IFC’s Welcome to Mercy, directed by Tommy Bertelsen, is a stylish, atmospheric horror that delivers lasting visuals and genuine intrigue.
Madaline, a single mother from America (Kristen Ruhlin, who also wrote the screenplay) returns to her native Latvia to visit her ill father. While in her childhood home, she is seemingly struck with stigmata and is sent to a nearby convent, where a friendly nun (Lily Newmark) tries to help Madaline understand what’s happening to her.
The visuals are Welcome to Mercy’s strongest point, and it’s that way from the start. The film immediately sets a mood with the desolate, icy landscape in rural Latvia, and the rickety old farmhouse where Madaline’s family lives. Both the family home and Mercy, the convent where Madaline ends up, feel entirely removed from the rest of the world. At no point do they see neighbouring houses or interact with townsfolk — it seems as if there aren’t any, and the world doesn’t extend beyond these tiny homes. Madaline is truly isolated.

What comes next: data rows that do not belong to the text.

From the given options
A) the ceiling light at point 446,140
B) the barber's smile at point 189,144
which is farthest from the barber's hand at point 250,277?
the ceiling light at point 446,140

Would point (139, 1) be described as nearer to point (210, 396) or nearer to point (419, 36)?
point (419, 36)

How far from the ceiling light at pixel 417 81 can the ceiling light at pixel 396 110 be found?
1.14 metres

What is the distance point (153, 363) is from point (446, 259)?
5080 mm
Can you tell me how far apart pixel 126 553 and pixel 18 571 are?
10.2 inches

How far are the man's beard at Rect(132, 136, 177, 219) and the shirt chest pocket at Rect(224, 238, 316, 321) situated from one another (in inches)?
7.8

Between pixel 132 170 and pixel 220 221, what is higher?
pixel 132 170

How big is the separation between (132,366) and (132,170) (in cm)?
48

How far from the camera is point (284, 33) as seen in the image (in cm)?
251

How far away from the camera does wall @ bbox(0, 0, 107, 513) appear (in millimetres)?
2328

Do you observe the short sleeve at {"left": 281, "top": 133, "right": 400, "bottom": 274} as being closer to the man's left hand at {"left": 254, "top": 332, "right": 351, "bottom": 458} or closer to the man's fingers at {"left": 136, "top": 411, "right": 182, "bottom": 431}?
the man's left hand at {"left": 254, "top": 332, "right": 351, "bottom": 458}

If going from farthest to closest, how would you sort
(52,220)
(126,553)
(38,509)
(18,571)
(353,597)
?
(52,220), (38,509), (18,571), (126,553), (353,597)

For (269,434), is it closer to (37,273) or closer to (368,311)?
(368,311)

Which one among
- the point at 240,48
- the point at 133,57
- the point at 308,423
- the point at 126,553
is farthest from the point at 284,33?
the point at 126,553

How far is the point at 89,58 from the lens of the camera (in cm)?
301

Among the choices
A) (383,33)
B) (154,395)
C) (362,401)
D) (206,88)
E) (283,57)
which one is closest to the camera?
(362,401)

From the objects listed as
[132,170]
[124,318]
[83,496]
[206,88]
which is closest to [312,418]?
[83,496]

The moody atmosphere propels you through the somewhat muddled mystery — everyone seems to know what’s going on except Madaline, and the audience isn’t given enough clues to really understand. Madaline’s stigmata-like symptoms disappear quickly when she gets to the convent, and instead she mostly hears ghostly whispers in between cryptic remarks from the nuns. One scene, featured heavily in the trailer, shows Madaline covered in blood with nuns chanting around her, but it’s a quick blip in the film. It’s not hard to want more from a scene that striking. Welcome to Mercy has plenty of creepy moments, but few genuine scares. The times it leans in to the supernatural elements are no doubt the film’s strongest.
Ruhlin does a lot of the heavy lifting as Madaline, but Newmark truly shines. She manages to convey loneliness and desperation to befriend Madaline, almost like a schoolgirl crush, in a way that doesn’t automatically give the audience red flags — it is a horror movie after all, and no one should be trusted.
Welcome to Mercy has all the necessary components of a great horror movie — solid premise, great atmosphere, memorable performances — but is merely a good one. The film lacks that little something extra that could have taken it to the next level.